Na área urbana do município foi promovida uma semana de testagem, com cerca de 3 mil testes rápidos realizados, no qual se apontou 68% de casos positivos, alguns já curados e fora do período de transmissão. Esse número colocou São Gabriel em primeiro lugar em casos confirmados de Covid-19 em municípios brasileiros com até 100 mil habitantes. Por um lado, o número reflete também um melhor controle por testagem.

As autoridades de saúde do município acreditam que o pico da doença já passou na parte urbana, tendo ocorrido em meados de maio, mas que o risco agora desloca-se para o interior, nas aldeias indígenas, onde o desafio logístico é imenso e precisa contar com uma ampliação urgente das equipes e dos mecanismos de resgate aéreo.

O desafio no momento é manter a população em isolamento social e continuar com as ações de prevenção, como uso obrigatório de máscara e cuidados redobrados com a higiene. Após o dia 23 deste mês a Secretaria de Saúde (Semsa) calcula poder avaliar os resultados da flexibilização do lockdown. “Precisamos continuar trabalhando para evitar a contaminação. O povo tá sem medo agora porque se projetavam centenas de óbitos na região, o que graças a Deus não ocorreu até o momento. Por isso, a Semsa e o Dsei precisam unir forças para evitar o pior”, comentou Ângelo Quintanilha, gestor de saúde coletiva da Semsa.

Médicos Sem Fronteiras na Amazônia

Além da estratégia das Uapis, uma equipe dos Médicos sem Fronteiras (MSF) está na cidade estruturando uma enfermaria com até 50 leitos para atendimento de casos moderados e intermediários da Covid-19, em parceria com a Secretaria Municipal de Saúde de São Gabriel da Cachoeira.

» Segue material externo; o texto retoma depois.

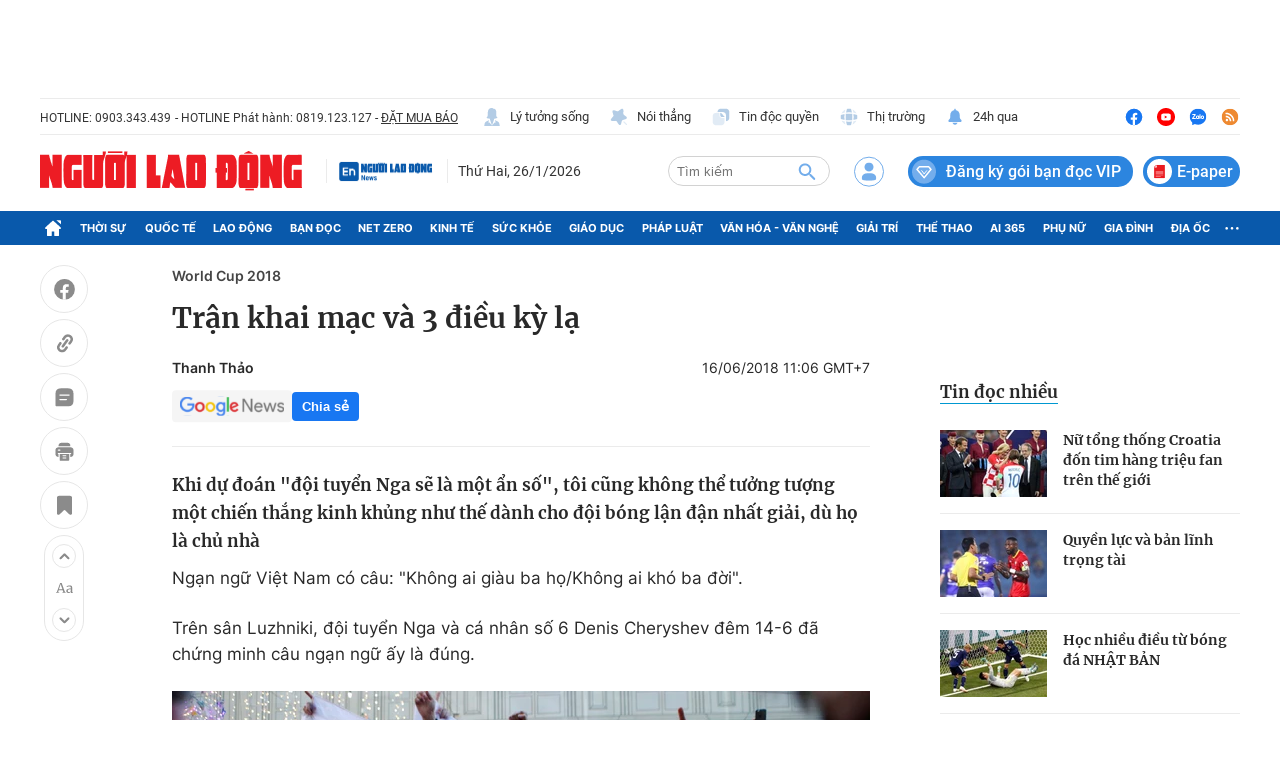

--- FILE ---
content_type: text/html; charset=UTF-8
request_url: https://auto-load-balancer.likr.tw/api/get_client_ip.php
body_size: -135
content:
"3.137.163.182"

--- FILE ---
content_type: text/html; charset=utf-8
request_url: https://nld.com.vn/detail-most-view-1961567.htm
body_size: 1815
content:
<div class="box-category" data-layout="29" data-cd-key=siteid196:highestviewnews:zoneid1961567hour24 data-cd-top=5>
        <div class="box-category-top">
            <h2 class="title-category">
                <a class="box-category-title" href="javascript:;" rel="nofollow" title="Tin đọc nhiều">
                    Tin đọc nhiều
                </a>
            </h2>
        </div>
        <div class="box-category-middle">
                            <div class="box-category-item" data-id="20180716120408993"   >
                    <a class="box-category-link-with-avatar img-resize" href="/the-thao/nu-tong-thong-croatia-don-tim-hang-trieu-fan-tren-the-gioi-20180716120408993.htm" data-newstype="0"
                title="Nữ tổng thống Croatia đốn tim hàng triệu fan trên thế giới"  >
                                    <img data-type="avatar"  
                        src="https://nld.mediacdn.vn/zoom/107_67/2018/7/16/croatia-president-kolinda-grabar-kitarovic-speaks-with-croatias-luka-modric-15317164613451608713664.jpg"
                        alt="Nữ tổng thống Croatia đốn tim hàng triệu fan trên thế giới" loading=lazy
                        class="box-category-avatar">
                            </a>
        
        <div class="box-category-content">
            <h3 class="box-category-title-text">
                <a data-type="title" data-linktype="newsdetail" data-id="20180716120408993"
                    class="box-category-link-title" data-type="0"
                    data-newstype="0" href="/the-thao/nu-tong-thong-croatia-don-tim-hang-trieu-fan-tren-the-gioi-20180716120408993.htm"
                    title="Nữ tổng thống Croatia đốn tim hàng triệu fan trên thế giới"

                   >Nữ tổng thống Croatia đốn tim hàng triệu fan trên thế giới</a>
                </h3>

                
                
                    </div>

        </div>
                            <div class="box-category-item" data-id="20210402141436012"   >
                    <a class="box-category-link-with-avatar img-resize" href="/the-thao/quyen-luc-va-ban-linh-trong-tai-20210402141436012.htm" data-newstype="0"
                title="Quyền lực và bản lĩnh trọng tài"  >
                                    <img data-type="avatar"  
                        src="https://nld.mediacdn.vn/zoom/107_67/291774122806476800/2021/4/2/hoang-vu-samson-16173471706121769408890.jpg"
                        alt="Quyền lực và bản lĩnh trọng tài" loading=lazy
                        class="box-category-avatar">
                            </a>
        
        <div class="box-category-content">
            <h3 class="box-category-title-text">
                <a data-type="title" data-linktype="newsdetail" data-id="20210402141436012"
                    class="box-category-link-title" data-type="0"
                    data-newstype="0" href="/the-thao/quyen-luc-va-ban-linh-trong-tai-20210402141436012.htm"
                    title="Quyền lực và bản lĩnh trọng tài"

                   >Quyền lực và bản lĩnh trọng tài</a>
                </h3>

                
                
                    </div>

        </div>
                            <div class="box-category-item" data-id="20180715211515926"   >
                    <a class="box-category-link-with-avatar img-resize" href="/world-cup-2018/hoc-nhieu-dieu-tu-bong-da-nhat-ban-20180715211515926.htm" data-newstype="0"
                title="Học nhiều điều từ bóng đá NHẬT BẢN"  >
                                    <img data-type="avatar"  
                        src="https://nld.mediacdn.vn/zoom/107_67/2018/7/15/3-wc-chot-1-1531663611063265538437.jpg"
                        alt="Học nhiều điều từ bóng đá NHẬT BẢN" loading=lazy
                        class="box-category-avatar">
                            </a>
        
        <div class="box-category-content">
            <h3 class="box-category-title-text">
                <a data-type="title" data-linktype="newsdetail" data-id="20180715211515926"
                    class="box-category-link-title" data-type="0"
                    data-newstype="0" href="/world-cup-2018/hoc-nhieu-dieu-tu-bong-da-nhat-ban-20180715211515926.htm"
                    title="Học nhiều điều từ bóng đá NHẬT BẢN"

                   >Học nhiều điều từ bóng đá NHẬT BẢN</a>
                </h3>

                
                
                    </div>

        </div>
                            <div class="box-category-item" data-id="20180716083037744"   >
                    <a class="box-category-link-with-avatar img-resize" href="/world-cup-2018/griezmann-da-chuan-bi-san-ao-dau-tuyen-phap-gan-2-sao-truoc-tran-chung-ket-20180716083037744.htm" data-newstype="0"
                title="Griezmann đã chuẩn bị sẵn áo đấu tuyển Pháp gắn 2 sao trước trận chung kết"  >
                                    <img data-type="avatar"  
                        src="https://nld.mediacdn.vn/zoom/107_67/2018/7/16/2018-07-15t183455z2092767810rc11478ba9b0rtrmadp3soccer-worldcup-final-15317045150361514258229.jpg"
                        alt="Griezmann đã chuẩn bị sẵn áo đấu tuyển Pháp gắn 2 sao trước trận chung kết" loading=lazy
                        class="box-category-avatar">
                            </a>
        
        <div class="box-category-content">
            <h3 class="box-category-title-text">
                <a data-type="title" data-linktype="newsdetail" data-id="20180716083037744"
                    class="box-category-link-title" data-type="0"
                    data-newstype="0" href="/world-cup-2018/griezmann-da-chuan-bi-san-ao-dau-tuyen-phap-gan-2-sao-truoc-tran-chung-ket-20180716083037744.htm"
                    title="Griezmann đã chuẩn bị sẵn áo đấu tuyển Pháp gắn 2 sao trước trận chung kết"

                   >Griezmann đã chuẩn bị sẵn áo đấu tuyển Pháp gắn 2 sao trước trận chung kết</a>
                </h3>

                
                
                    </div>

        </div>
                            <div class="box-category-item" data-id="20180716181629269"   >
                    <a class="box-category-link-with-avatar img-resize" href="/bong-da/video-xem-nguoi-phap-an-mung-cup-vang-sau-20-nam-20180716181629269.htm" data-newstype="0"
                title="Video: Xem người Pháp ăn mừng cúp vàng sau 20 năm"  >
                                    <img data-type="avatar"  
                        src="https://nld.mediacdn.vn/zoom/107_67/2018/7/16/france-fans-1531739133150768388857.jpg"
                        alt="Video: Xem người Pháp ăn mừng cúp vàng sau 20 năm" loading=lazy
                        class="box-category-avatar">
                            </a>
        
        <div class="box-category-content">
            <h3 class="box-category-title-text">
                <a data-type="title" data-linktype="newsdetail" data-id="20180716181629269"
                    class="box-category-link-title" data-type="0"
                    data-newstype="0" href="/bong-da/video-xem-nguoi-phap-an-mung-cup-vang-sau-20-nam-20180716181629269.htm"
                    title="Video: Xem người Pháp ăn mừng cúp vàng sau 20 năm"

                   >Video: Xem người Pháp ăn mừng cúp vàng sau 20 năm</a>
                </h3>

                
                
                    </div>

        </div>
                    </div>
    </div>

Através da articulação do ISA e dos seus esforços em dar visibilidade à extrema vulnerabilidade dos povos indígenas da região, o MSF fez uma primeira visita ao município para um diagnóstico da situação em meados de maio.

Coordenador do MSF em São Gabriel da Cachoeira, Sasha Matthews destacou a parceria ISA, Foirn, prefeitura e EDS, que se mostraram abertos para que a organização humanitária implantasse uma estrutura médica em São Gabriel. “É uma operação conjunta”, define ele, que tem experiência em trabalhos com epidemias na África e na Índia, entre outras regiões.

Segundo Matthews, o MSF fez o levantamento sobre qual seria a melhor forma de atuação em São Gabriel e definiu pela estruturação de uma enfermaria, que está sendo instalada em prédio anteriormente ocupado pela Secretaria Municipal de Educação (Semed).

O secretário municipal de Saúde de São Gabriel, Fábio Sampaio informou que foi assinado termo de cooperação com o município para que o MSF pudesse estruturar a enfermaria. “O município tem sido receptivo às parcerias, tem aberto diálogo. As parcerias têm sido muito importantes para fortalecer o sistema de saúde como um todo e também para aumentar a cobertura de saúde, detecção e tratamento precoce dos pacientes. Essa rede de cuidados é muito importante”, diz.

Em São Gabriel, a equipe do MSF é composta por sete pessoas entre médicos, enfermeiros, pessoal de logística e administrador financeiro. A organização humanitária alugou uma sede própria e também está contratando pessoal na região para trabalhar no projeto.

Outra operação que o MSF já está se mobilizando para implantar em São Gabriel é a remoção de pacientes de alta complexidade para Manaus, sem precisar passar por São Gabriel da Cachoeira. Essa ação torna o socorro mais ágil e evita a sobrecarga do HGU, que não tem UTI e adaptou sua enfermaria para entubar pacientes graves. Para isso, o MSF está em contato, na capital, com o sistema responsável pelas transferências. “O caso moderado pode ficar grave rapidamente. Com a evacuação direta, sem passar pelo HGU, é uma etapa a menos nesse processo”, contou Matthews.

Por fim, o MSF irá atuar em conjunto com o ISA e a Rede Wayuri em ações de promoção à saúde, reforçando a comunicação criativa e intercultural para que as mensagens cheguem a todos. “Esse é um componente chave: melhorar mensagens de prevenção, de acordo com a realidade local. Para isso, serão usados todos os meios de comunicação disponíveis, como radiofonia, internet, rádio”, explicou.

E mais uma vez, o combate à Covid-19 demanda a união de forças e recursos.